Simple LDAP Login Error: LDAP credentials
are correct and user creation is allowed but an error occurred creating the user
in WordPress. Actual WordPress error: Cannot create a user with an empty login
name.Everything works ok if I manually add the network id to the users id. What is causing it not to pass the username? I suspect it’s a setting on the AD server
http://profile.yahoo.com/6KSGX32XSHJCYILHVBZCBYJBJI Elvina

this plugin allows subscribers to view the LDAP settings !!!!!
ridiculous low level of security.

Anonymous

Elvina,

This is the first I’ve heard of this. The call to add the options page requires a level 10 user. This is a deprecated way of adding an options page, but it still works.

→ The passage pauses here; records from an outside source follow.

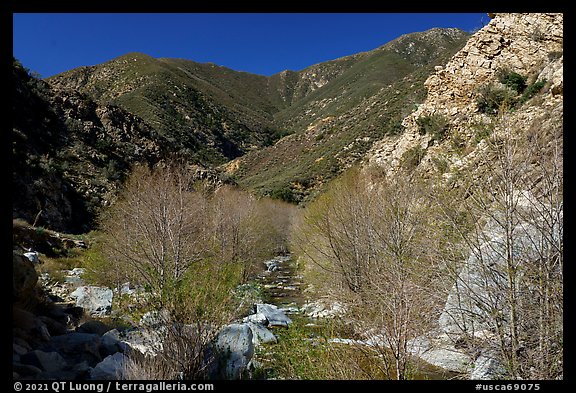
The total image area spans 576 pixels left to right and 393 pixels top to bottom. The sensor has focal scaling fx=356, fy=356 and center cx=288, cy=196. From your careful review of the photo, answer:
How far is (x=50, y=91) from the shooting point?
3950cm

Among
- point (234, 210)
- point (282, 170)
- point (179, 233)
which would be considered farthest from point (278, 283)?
point (282, 170)

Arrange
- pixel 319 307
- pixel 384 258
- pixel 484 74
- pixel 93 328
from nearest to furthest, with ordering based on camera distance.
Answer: pixel 93 328, pixel 384 258, pixel 319 307, pixel 484 74

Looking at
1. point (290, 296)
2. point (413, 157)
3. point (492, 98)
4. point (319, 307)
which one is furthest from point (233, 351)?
point (492, 98)

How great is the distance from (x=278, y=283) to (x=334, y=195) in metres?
9.27

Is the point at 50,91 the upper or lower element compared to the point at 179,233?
upper

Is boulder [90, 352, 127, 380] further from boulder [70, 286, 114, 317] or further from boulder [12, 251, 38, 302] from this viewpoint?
boulder [70, 286, 114, 317]

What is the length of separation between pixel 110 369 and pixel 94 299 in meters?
9.52

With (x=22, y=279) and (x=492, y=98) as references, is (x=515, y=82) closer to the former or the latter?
(x=492, y=98)

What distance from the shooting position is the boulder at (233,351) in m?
7.48

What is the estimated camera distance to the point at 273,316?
1532 cm

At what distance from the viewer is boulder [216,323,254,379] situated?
748 centimetres
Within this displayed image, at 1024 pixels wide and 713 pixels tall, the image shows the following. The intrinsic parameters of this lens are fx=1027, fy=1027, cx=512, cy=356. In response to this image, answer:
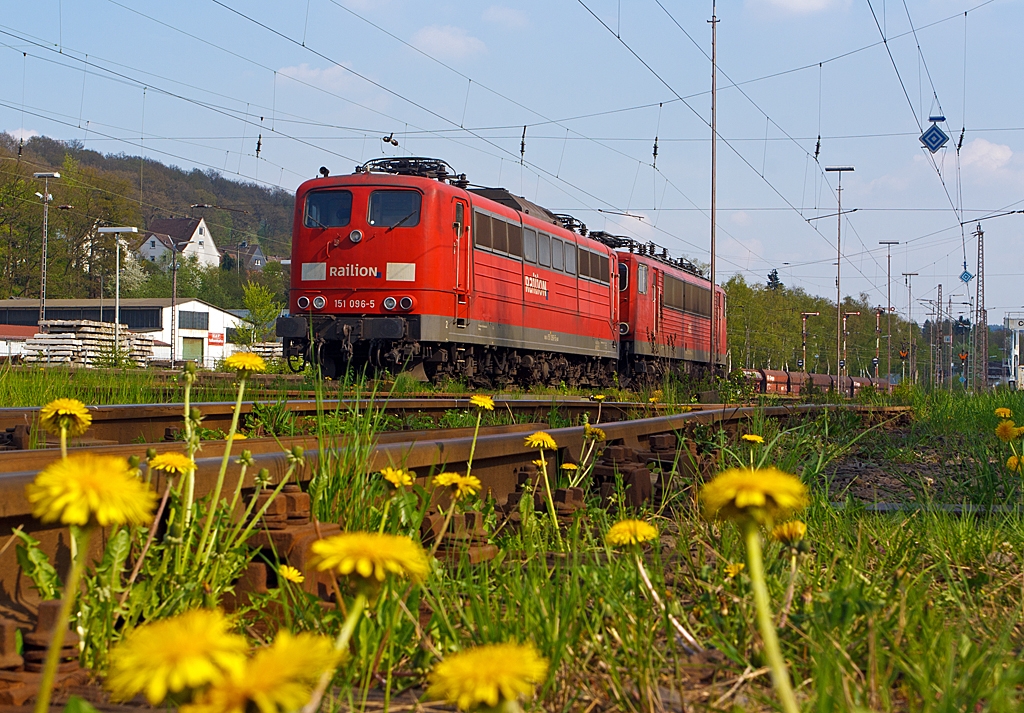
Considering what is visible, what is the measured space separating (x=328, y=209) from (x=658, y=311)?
39.5 ft

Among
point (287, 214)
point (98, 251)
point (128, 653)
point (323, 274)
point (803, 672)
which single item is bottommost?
point (803, 672)

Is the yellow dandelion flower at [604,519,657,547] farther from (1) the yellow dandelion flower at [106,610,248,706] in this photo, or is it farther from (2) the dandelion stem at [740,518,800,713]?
(1) the yellow dandelion flower at [106,610,248,706]

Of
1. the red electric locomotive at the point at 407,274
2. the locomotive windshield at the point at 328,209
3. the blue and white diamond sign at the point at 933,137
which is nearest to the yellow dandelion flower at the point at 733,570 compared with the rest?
the red electric locomotive at the point at 407,274

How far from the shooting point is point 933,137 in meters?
28.2

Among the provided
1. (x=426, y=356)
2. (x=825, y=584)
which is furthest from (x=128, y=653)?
(x=426, y=356)

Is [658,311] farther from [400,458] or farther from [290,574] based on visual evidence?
[290,574]

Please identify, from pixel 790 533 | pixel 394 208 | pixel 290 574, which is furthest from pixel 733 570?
pixel 394 208

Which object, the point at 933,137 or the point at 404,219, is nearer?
the point at 404,219

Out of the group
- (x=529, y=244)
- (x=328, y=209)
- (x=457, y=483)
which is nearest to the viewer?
(x=457, y=483)

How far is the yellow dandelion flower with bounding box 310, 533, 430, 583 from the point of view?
→ 1.25 meters

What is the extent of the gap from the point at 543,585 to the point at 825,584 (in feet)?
2.39

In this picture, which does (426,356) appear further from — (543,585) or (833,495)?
(543,585)

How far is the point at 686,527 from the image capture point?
3.86 meters

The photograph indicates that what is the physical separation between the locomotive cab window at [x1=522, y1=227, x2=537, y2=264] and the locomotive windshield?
11.4ft
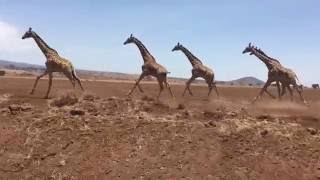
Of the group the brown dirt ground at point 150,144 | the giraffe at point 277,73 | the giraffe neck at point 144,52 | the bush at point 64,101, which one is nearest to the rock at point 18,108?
the brown dirt ground at point 150,144

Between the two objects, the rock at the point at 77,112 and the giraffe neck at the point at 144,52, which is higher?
the giraffe neck at the point at 144,52

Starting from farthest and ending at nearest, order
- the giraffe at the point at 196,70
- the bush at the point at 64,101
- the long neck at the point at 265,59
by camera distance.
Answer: the giraffe at the point at 196,70 < the long neck at the point at 265,59 < the bush at the point at 64,101

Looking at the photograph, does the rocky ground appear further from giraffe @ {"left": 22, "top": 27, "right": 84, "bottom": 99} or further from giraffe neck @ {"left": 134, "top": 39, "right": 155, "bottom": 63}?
giraffe neck @ {"left": 134, "top": 39, "right": 155, "bottom": 63}

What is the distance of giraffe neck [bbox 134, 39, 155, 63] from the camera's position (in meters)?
28.6

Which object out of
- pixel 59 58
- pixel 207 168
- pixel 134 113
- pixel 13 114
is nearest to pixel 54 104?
pixel 13 114

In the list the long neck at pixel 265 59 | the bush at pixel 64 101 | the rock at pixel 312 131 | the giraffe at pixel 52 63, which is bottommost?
the bush at pixel 64 101

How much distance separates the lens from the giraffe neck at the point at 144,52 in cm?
2864

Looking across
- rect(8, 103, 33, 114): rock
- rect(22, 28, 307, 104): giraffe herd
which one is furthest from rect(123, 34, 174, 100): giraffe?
rect(8, 103, 33, 114): rock

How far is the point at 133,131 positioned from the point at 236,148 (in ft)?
11.0

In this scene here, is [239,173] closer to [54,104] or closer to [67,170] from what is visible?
[67,170]

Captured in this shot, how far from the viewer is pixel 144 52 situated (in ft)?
95.3

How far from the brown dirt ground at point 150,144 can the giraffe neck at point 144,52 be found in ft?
25.3

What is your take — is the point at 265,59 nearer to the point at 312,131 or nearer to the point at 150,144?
the point at 312,131

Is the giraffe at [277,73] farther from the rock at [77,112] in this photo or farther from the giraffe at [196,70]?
the rock at [77,112]
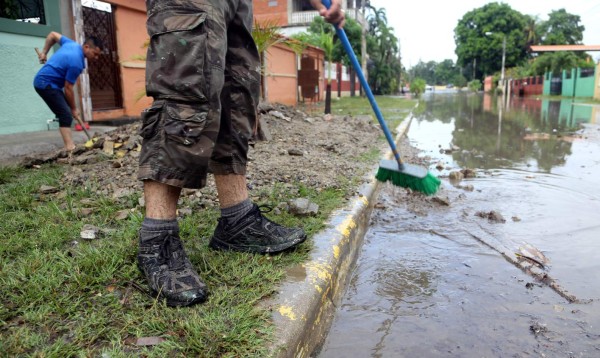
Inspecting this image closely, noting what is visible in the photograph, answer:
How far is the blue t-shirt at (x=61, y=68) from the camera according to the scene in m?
4.57

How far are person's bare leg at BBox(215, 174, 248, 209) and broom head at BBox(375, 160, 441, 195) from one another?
1.63 m

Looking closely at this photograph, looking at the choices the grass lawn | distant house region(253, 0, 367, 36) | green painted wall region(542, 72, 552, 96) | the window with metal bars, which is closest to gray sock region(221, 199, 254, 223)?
the grass lawn

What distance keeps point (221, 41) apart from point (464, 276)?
5.44ft

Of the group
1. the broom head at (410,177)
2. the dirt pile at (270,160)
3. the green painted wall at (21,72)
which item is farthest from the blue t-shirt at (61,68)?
the broom head at (410,177)

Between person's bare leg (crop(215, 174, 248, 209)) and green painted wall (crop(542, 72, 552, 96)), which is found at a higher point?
green painted wall (crop(542, 72, 552, 96))

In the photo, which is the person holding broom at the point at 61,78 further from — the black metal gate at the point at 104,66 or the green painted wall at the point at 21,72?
the black metal gate at the point at 104,66

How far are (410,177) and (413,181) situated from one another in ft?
0.14

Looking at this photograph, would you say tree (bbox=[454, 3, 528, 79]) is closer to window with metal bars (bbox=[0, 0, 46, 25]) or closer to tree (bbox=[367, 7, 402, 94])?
tree (bbox=[367, 7, 402, 94])

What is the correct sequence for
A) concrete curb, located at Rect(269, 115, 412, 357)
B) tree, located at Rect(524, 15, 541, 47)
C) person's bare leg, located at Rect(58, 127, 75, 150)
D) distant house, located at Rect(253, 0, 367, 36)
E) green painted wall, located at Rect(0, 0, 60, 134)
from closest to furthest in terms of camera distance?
concrete curb, located at Rect(269, 115, 412, 357)
person's bare leg, located at Rect(58, 127, 75, 150)
green painted wall, located at Rect(0, 0, 60, 134)
distant house, located at Rect(253, 0, 367, 36)
tree, located at Rect(524, 15, 541, 47)

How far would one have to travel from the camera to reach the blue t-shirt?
15.0 ft

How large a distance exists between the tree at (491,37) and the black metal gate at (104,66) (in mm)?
57621

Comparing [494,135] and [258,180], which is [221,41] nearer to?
[258,180]

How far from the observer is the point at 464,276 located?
7.18 ft

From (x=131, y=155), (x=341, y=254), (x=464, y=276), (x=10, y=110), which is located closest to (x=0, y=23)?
(x=10, y=110)
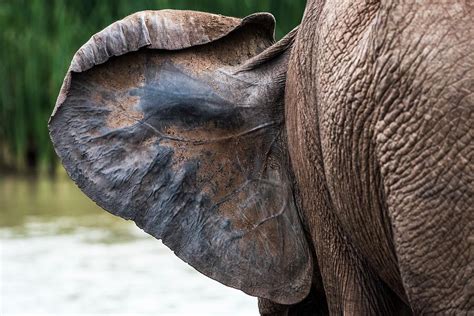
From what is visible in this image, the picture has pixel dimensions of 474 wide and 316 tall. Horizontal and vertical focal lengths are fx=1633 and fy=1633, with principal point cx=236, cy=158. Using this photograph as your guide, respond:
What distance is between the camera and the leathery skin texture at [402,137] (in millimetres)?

You sure this this happening? How are you accessing the page from the subscriber role?

Clif

elvina

Hi Cliff,
I had it set up so that everyone needed to login to view our site, LDAP users were made subscribers. When they logged in, the wordpress dashboard shows them their profile and your plugin settings page. (using wordpress 3.2)

i changed this line
function simpleldap_admin_actions()
{
add_options_page(“Simple LDAP Login”, “Simple LDAP Login”, 10, “simple-ldap-login”, “simpleldap_menu”);

}

to:

function simpleldap_admin_actions()
{
add_options_page(“Simple LDAP Login”, “Simple LDAP Login”, ‘install_plugins’, “simple-ldap-login”, “simpleldap_menu”);

}
and now it doesn’t show.

cheers

msuzer

Hi all,

I used the plugin today for my wordpress blog against OpenLDAP. I want to contribute as I solved some problems for my installation.first: in openLDAP setups, usually, BASE_DN looks like: ou=users,dc=example,dc=com, so if someone miss ou part, it will not work.second: once you add ou=users, then the group authentication will fail. then you have to tweak the code in the main php file as: //$result = ldap_search($ldap, BASE_DN, ‘(‘ . LOGIN . ‘=’ . $username . ‘)’, array(‘cn’));
$result = ldap_search($ldap, “ou=groups,dc=example,dc=com”, “memberuid=$username”, array(‘cn’));please note another change as “memberuid=$username”.I am not an expert, but these changes may hopefully help someone to make the setup work. And Clif may find these suggestions helpful to update the plugin.
Thanks to Clif for this handy plugin.
Cariberecord

Saludos, este pluing funciona como SSO, es decir que al registrarme en mi pagina me registre también en otro servidor? hay alguna documentación al respecto? gracias.